SOURCE:
>> begin

16) Baltimore Ravens – Tim Williams, Edge, Alabama
Baltimore has one of the best coaching staffs in the league, lead by John Harbaugh. This pick is a reflection of how much the front office believes in the ability of their coaches to develop Williams into the best version of himself. It is unsure how many years of great play Terrell Suggs has left, so this would take pressure off of Williams to produce right away. At the moment he is a pure pass rushing prospect, and a good one at that. However, with time and good coaching he could become the next defensive player that the Ravens hang their hat/helmet on and is able to contribute on every down. That being said, we could see Williams slip out of the first round due to off the field issues that have come to light recently. Ravens GM Ozzie Newsome does have a habit of removing players with a history of concerns from his board, so we may see Haasan Reddick, a similar high ceiling project type pick here. They could take a receiver here, but I think the Ravens want to get back to their core identity of being a defensive minded team that wears opposing teams down.
17) Washington Redskins – Reuben Foster, LB, Alabama
Foster may have been the most fun defensive player to watch in college football this year. Actually, that’s disrespectful of me. Foster may have been the most fun player to watch in college football this year period. The Redskins need help in defending against the run, and Foster can do that and more. He has the ability to fly from sideline to sideline like a safety, and can be the future centerpiece of Washington’s defense.

>> end

RECORDS:
>> begin

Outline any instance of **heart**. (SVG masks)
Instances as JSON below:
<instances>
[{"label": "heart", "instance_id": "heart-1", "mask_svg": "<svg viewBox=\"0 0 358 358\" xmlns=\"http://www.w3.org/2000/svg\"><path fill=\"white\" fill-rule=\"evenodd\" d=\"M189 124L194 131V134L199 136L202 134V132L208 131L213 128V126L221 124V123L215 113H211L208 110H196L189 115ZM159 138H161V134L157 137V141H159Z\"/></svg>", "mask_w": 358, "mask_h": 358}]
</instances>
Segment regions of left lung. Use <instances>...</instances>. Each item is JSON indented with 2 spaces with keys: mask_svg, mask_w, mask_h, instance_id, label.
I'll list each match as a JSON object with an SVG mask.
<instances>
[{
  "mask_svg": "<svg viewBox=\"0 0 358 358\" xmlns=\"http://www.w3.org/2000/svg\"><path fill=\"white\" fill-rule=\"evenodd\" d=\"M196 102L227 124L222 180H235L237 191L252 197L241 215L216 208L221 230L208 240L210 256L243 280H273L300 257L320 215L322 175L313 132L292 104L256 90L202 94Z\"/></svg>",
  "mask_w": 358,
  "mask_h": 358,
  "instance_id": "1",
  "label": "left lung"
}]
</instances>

>> end
>> begin

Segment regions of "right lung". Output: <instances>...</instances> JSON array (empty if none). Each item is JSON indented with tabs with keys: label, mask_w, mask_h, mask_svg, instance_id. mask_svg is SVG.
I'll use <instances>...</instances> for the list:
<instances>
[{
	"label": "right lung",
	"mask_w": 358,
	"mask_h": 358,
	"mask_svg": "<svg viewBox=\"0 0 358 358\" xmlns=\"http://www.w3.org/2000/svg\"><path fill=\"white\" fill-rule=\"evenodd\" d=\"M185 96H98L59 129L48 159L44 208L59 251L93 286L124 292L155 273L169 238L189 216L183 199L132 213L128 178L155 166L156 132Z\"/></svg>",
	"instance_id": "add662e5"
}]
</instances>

>> end
>> begin

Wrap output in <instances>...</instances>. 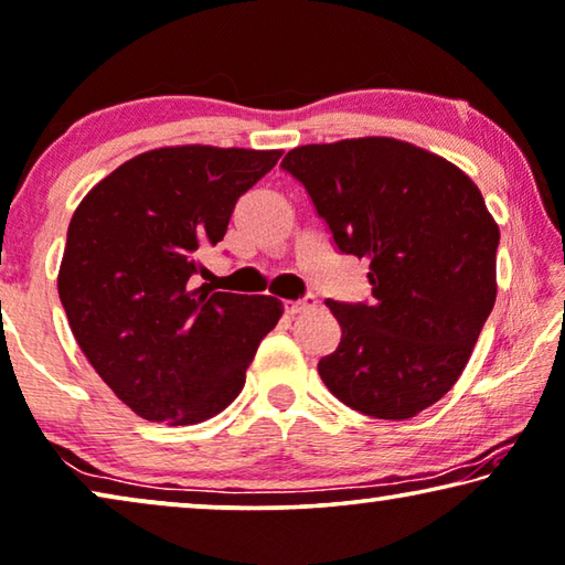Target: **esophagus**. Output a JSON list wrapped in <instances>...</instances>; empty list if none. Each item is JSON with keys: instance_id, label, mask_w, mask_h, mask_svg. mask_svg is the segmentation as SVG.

>> end

WORK INSTRUCTIONS:
[1] Pull out every line of the listing that contains the word "heart".
[2] Carry on the mock draft from the point where it stops.
The mock draft and the listing have no connection to each other.

RESULTS OF THE TASKS:
[1]
Outline any instance of **heart**. (SVG masks)
[{"label": "heart", "instance_id": "heart-1", "mask_svg": "<svg viewBox=\"0 0 358 358\" xmlns=\"http://www.w3.org/2000/svg\"><path fill=\"white\" fill-rule=\"evenodd\" d=\"M189 124L194 131V134L199 136L202 134V132L208 131L213 128V126L221 124V123L215 113H211L208 110H196L189 115ZM159 138H161V134L157 137V141H159Z\"/></svg>", "mask_w": 358, "mask_h": 358}]

[2]
18) Tennessee Titans – Mike Williams, WR, Clemson
The Clemson product is the best big bodied outside threat in this year’s draft. He physically dominates defenders a la Dez Bryant. He boxes out corners smaller than him and has the vertical ability to catch just about anything in traffic. His lack of speed may be a concern that causes him to slip this far, but he’s got so many things going for him that he won’t be overlooked for long. Tennessee needs to get Marcus Mariota a receiver that he can grow with and form a connection with like so many other top end QBs have (Romo-Dez, Rodgers-Nelson, Ryan-Jones, Roethlisburger-Brown, and etc.). Williams may be the missing piece that lifts Tennessee up from above average team to division contender.
19) Tampa Bay Buccaneers – Corey Davis, WR, Western Michigan
Every team should fall in love with Davis’s route running ability. At 6-foot-3 and 210 pounds, he’s got the body of an outside receiver, but the footwork of someone that plays in the slot. He runs a near perfect slant, but doesn’t need to rely on just his speed to get open thanks to his frame. Tampa Bay already has an elite big bodied vertical threat in Mike Evans. This offseason they added Desean Jackson, who can stretch the field by being a deep threat in addition to much more. Adding Davis to the mix would be a nightmare for defensive coordinators. Davis has the ability to be lined up outside, inside, the slot, and both sides of the field. The Bucs can form a wide receiver core on par with the 2015 Bengals and Steelers, and the 2016 Raiders by taking Davis.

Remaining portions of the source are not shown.